Segment Open

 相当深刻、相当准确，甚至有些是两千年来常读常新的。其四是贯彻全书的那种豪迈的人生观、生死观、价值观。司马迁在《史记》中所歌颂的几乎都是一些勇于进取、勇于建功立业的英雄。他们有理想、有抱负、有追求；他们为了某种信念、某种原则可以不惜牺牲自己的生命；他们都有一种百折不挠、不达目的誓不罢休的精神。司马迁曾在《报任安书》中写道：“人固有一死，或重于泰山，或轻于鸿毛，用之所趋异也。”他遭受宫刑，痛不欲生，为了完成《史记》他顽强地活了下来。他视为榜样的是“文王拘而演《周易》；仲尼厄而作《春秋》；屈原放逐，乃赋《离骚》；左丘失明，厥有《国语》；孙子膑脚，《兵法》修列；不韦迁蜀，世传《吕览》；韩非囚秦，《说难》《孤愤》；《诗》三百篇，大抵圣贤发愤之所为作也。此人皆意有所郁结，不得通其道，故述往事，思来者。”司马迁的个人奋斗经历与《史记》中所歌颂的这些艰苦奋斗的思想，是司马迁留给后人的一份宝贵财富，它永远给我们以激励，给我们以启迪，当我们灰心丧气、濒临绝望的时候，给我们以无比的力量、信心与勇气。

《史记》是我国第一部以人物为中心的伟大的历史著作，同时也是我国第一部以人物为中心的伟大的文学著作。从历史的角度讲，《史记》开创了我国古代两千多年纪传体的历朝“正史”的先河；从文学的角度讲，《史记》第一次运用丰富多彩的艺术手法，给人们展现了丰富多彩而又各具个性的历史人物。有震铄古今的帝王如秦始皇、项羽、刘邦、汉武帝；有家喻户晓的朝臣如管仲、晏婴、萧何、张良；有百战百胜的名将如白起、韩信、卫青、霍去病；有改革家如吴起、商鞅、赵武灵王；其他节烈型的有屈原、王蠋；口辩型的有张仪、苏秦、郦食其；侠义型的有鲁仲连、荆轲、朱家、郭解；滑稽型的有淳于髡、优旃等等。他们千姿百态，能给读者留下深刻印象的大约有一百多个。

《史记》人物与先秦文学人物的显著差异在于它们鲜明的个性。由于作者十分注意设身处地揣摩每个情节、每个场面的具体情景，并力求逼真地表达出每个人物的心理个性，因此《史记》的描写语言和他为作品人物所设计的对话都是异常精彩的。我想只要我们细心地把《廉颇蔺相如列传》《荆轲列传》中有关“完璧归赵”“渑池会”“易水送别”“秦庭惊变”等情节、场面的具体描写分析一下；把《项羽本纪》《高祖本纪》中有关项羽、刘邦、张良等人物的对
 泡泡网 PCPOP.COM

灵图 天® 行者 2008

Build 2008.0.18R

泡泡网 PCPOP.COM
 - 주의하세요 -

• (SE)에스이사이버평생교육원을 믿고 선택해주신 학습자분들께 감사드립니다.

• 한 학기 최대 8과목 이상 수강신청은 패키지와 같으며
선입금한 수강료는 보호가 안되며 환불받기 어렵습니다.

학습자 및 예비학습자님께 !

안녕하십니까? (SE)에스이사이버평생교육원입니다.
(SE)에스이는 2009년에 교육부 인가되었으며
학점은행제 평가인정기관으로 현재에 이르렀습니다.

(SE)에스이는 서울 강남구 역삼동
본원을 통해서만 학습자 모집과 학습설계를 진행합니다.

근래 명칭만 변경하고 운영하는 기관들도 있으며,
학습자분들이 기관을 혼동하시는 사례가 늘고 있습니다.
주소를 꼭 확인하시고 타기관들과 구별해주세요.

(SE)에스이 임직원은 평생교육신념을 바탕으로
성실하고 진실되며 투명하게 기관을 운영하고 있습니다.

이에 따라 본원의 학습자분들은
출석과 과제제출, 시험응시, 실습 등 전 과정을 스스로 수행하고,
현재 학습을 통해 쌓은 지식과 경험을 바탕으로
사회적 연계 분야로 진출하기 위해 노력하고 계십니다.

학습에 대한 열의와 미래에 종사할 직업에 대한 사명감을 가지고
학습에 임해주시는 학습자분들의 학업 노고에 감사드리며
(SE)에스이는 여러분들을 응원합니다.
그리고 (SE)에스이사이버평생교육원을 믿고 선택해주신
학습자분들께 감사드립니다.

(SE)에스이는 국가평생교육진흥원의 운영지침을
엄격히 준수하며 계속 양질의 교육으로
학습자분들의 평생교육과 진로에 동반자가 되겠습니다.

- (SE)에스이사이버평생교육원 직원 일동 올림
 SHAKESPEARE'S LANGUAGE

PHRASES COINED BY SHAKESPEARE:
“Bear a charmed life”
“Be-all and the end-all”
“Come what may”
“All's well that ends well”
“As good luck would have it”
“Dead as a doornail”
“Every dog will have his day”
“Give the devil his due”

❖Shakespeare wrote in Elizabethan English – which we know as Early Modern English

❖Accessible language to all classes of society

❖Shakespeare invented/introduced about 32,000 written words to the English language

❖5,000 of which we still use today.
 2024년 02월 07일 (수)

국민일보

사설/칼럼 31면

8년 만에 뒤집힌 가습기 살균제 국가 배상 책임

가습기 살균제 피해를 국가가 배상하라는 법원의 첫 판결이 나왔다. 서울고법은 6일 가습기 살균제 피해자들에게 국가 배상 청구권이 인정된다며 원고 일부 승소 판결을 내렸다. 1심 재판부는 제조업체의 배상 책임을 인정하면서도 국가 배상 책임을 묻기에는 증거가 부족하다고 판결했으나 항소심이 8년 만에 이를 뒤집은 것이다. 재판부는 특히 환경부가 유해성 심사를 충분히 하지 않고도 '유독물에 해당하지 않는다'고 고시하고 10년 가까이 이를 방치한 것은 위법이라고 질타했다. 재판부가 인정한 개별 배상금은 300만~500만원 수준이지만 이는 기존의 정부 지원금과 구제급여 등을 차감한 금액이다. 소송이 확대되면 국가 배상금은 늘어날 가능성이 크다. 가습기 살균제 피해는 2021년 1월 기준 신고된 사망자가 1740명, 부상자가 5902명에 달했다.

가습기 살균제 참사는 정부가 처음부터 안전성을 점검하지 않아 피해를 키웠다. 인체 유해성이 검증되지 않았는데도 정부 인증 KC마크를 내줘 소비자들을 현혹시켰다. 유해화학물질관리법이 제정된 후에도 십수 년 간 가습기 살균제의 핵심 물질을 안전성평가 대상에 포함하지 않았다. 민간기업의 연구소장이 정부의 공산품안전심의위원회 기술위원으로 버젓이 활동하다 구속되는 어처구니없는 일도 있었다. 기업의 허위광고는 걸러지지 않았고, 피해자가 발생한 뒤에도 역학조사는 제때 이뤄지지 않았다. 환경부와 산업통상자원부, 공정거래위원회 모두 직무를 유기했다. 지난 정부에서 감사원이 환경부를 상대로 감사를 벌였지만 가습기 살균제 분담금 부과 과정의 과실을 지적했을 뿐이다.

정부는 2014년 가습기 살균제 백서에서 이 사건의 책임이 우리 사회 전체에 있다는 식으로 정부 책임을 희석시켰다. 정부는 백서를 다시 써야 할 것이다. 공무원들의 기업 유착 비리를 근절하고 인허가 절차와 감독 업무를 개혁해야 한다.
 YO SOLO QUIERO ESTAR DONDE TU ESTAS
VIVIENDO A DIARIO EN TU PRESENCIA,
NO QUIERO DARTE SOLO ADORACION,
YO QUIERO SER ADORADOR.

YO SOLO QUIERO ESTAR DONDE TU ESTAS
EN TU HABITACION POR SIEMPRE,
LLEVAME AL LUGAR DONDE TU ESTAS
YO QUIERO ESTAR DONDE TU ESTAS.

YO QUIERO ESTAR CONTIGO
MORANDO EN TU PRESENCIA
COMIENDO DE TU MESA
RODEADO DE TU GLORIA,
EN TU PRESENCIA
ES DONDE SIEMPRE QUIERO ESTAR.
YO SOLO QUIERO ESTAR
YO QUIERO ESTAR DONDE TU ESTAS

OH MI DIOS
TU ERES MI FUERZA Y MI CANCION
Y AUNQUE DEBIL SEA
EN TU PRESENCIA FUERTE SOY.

Segment Closed

**Task item**
Where the material contains a line with "ESTAS", return that line.

**Response to this exercise**
 YO SOLO QUIERO ESTAR DONDE TU ESTAS
YO SOLO QUIERO ESTAR DONDE TU ESTAS
LLEVAME AL LUGAR DONDE TU ESTAS
YO QUIERO ESTAR DONDE TU ESTAS.
YO QUIERO ESTAR DONDE TU ESTAS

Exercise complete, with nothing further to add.